LazyDiT: Lazy Learning for the Acceleration of Diffusion Transformers

Authors

  • Xuan Shen Northeastern University
  • Zhao Song Adobe Research
  • Yufa Zhou University of Pennsylvania
  • Bo Chen Middle Tennessee State University
  • Yanyu Li Northeastern University
  • Yifan Gong Northeastern University
  • Kai Zhang Adobe Research
  • Hao Tan Adobe Research
  • Jason Kuen Adobe Research
  • Henghui Ding Fudan University
  • Zhihao Shu University of Georgia
  • Wei Niu University of Georgia
  • Pu Zhao Northeastern University
  • Yanzhi Wang Northeastern University
  • Jiuxiang Gu Adobe Research

DOI:

https://doi.org/10.1609/aaai.v39i19.34248

Abstract

Diffusion Transformers have emerged as the preeminent models for a wide array of generative tasks, demonstrating superior performance and efficacy across various applications.
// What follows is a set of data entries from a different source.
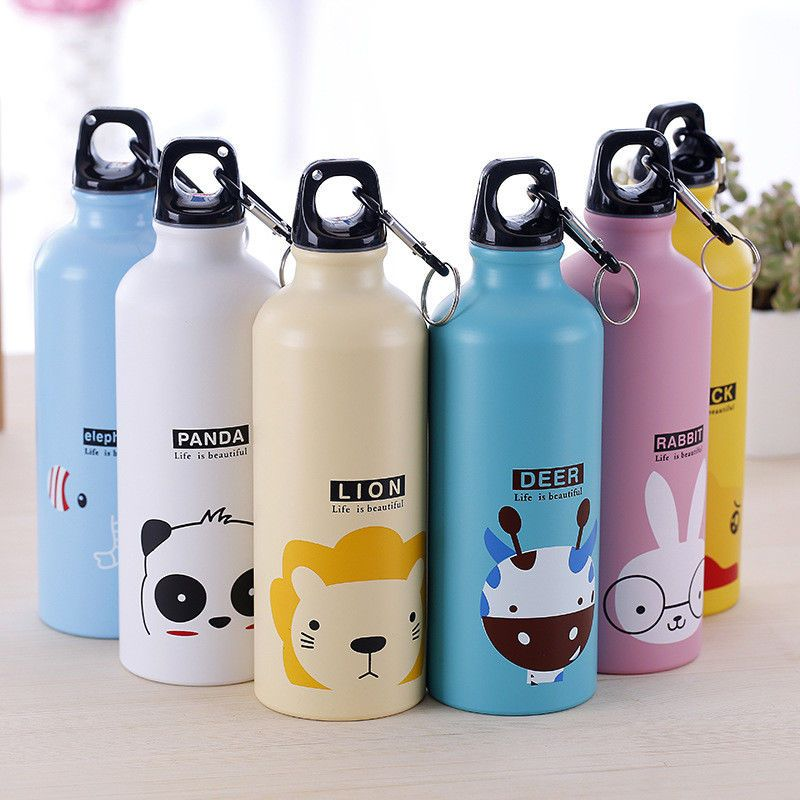 Outdoor Camping Plastic Bicycle Home Kitchen Cup Straw Drinking Water Bottle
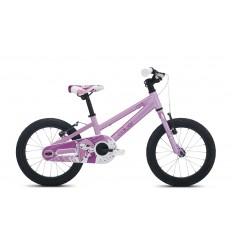 Bicicleta Infantil Coluer Magic 180 2019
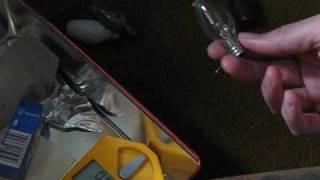 getlinkyoutube.com-Producing X-rays from a Cheap Light Bulb!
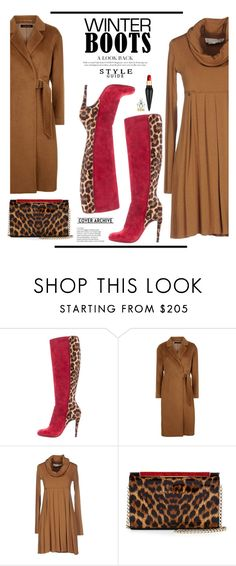"""""""Winter Boots"""" by conch-lady ❤ liked on Polyvore featuring Christian Louboutin, Jaeger, Manila Grace and winterboots"""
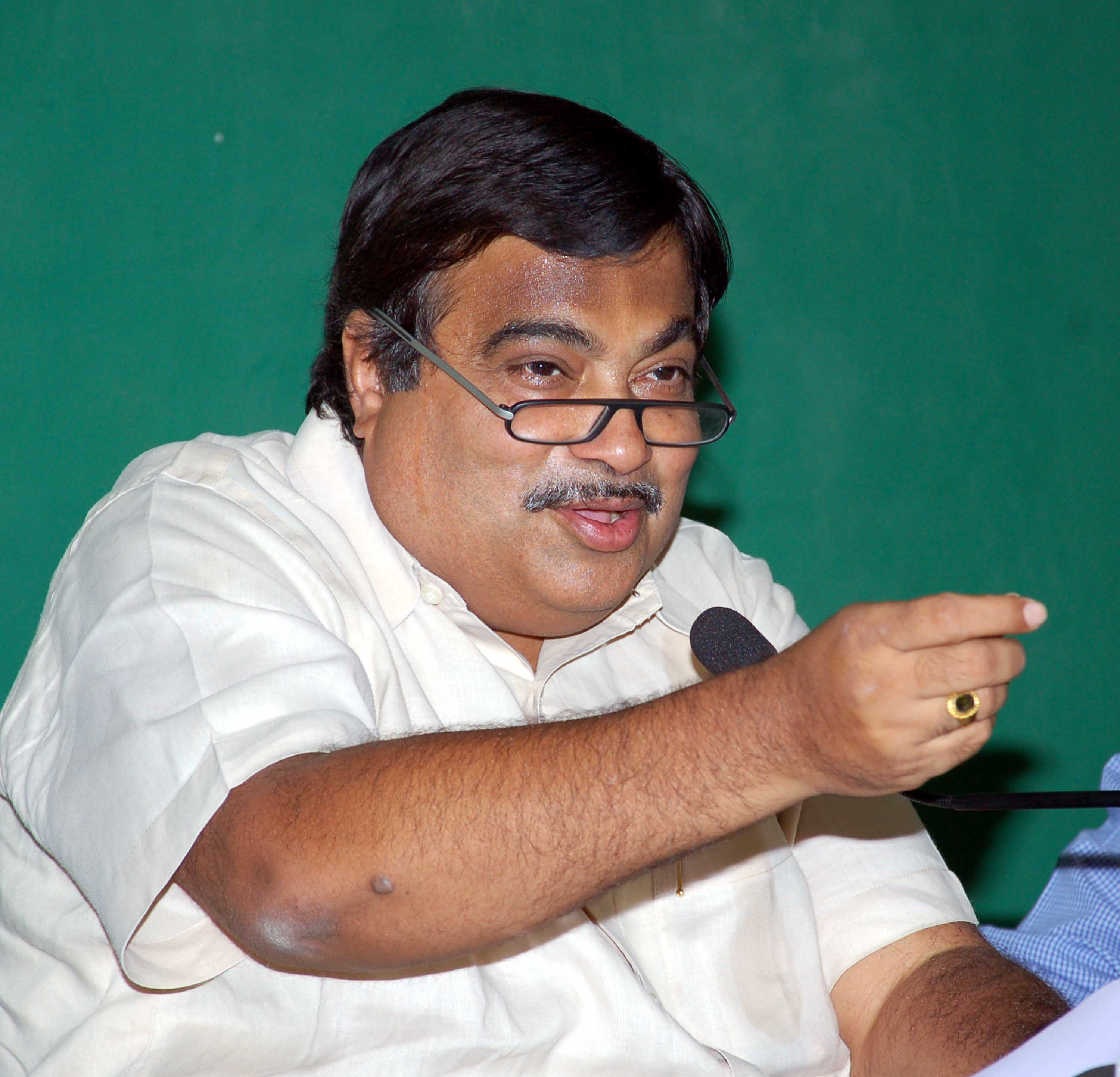Nitin Gadkari Minister Road Transport and Highways
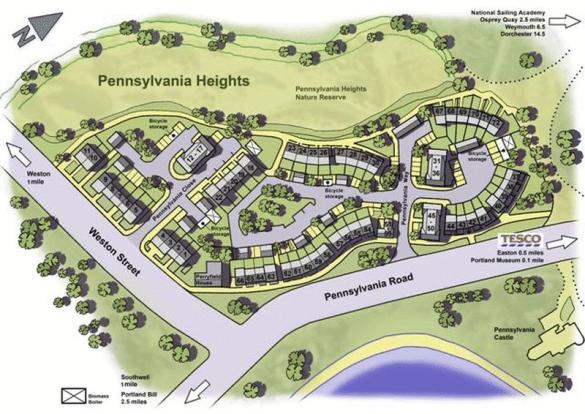 Pennsylvania H...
The promising results come at the cost of slow inference, as each denoising step requires running the whole transformer model with a large amount of parameters. In this paper, we show that performing the full computation of the model at each diffusion step is unnecessary, as some computations can be skipped by lazily reusing the results of previous steps. Furthermore, we show that the lower bound of similarity between outputs at consecutive steps is notably high, and this similarity can be linearly approximated using the inputs. To verify our demonstrations, we propose the **LazyDiT**, a lazy learning framework that efficiently leverages cached results from earlier steps to skip redundant computations. Specifically, we incorporate lazy learning layers into the model, effectively trained to maximize laziness, enabling dynamic skipping of redundant computations. Experimental results show that LazyDiT outperforms the DDIM sampler across multiple diffusion transformer models at various resolutions. Furthermore, we implement our method on mobile devices, achieving better performance than DDIM with similar latency.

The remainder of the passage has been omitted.